(Stored items)
= Beginning of Section =

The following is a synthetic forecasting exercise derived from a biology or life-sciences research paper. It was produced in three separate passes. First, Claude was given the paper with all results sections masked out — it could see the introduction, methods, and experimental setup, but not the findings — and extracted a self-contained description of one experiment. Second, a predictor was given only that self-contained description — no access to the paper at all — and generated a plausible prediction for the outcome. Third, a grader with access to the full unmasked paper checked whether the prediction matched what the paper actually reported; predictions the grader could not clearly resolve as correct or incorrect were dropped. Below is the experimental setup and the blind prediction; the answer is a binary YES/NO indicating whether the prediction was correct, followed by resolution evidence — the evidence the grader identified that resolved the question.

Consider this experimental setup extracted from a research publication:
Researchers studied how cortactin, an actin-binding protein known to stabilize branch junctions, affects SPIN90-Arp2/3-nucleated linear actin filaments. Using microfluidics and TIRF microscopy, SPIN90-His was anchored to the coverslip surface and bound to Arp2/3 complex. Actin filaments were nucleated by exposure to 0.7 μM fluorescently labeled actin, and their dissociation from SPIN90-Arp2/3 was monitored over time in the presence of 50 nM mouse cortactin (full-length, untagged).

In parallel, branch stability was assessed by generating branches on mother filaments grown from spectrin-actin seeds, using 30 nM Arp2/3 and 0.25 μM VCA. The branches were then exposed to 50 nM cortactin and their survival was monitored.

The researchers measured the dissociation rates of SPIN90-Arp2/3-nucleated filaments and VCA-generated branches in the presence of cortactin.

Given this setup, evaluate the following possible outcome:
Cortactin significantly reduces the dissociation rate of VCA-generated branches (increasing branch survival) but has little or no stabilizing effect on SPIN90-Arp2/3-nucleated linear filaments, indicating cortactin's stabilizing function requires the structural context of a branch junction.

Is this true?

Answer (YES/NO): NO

= End of Section =

How to complete this task
Write the lines out verbatim, from the one with "In parallel, branch" through the last line of the entries, and stop there.

Response
In parallel, branch stability was assessed by generating branches on mother filaments grown from spectrin-actin seeds, using 30 nM Arp2/3 and 0.25 μM VCA. The branches were then exposed to 50 nM cortactin and their survival was monitored.

The researchers measured the dissociation rates of SPIN90-Arp2/3-nucleated filaments and VCA-generated branches in the presence of cortactin.

Given this setup, evaluate the following possible outcome:
Cortactin significantly reduces the dissociation rate of VCA-generated branches (increasing branch survival) but has little or no stabilizing effect on SPIN90-Arp2/3-nucleated linear filaments, indicating cortactin's stabilizing function requires the structural context of a branch junction.

Is this true?

Answer (YES/NO): NO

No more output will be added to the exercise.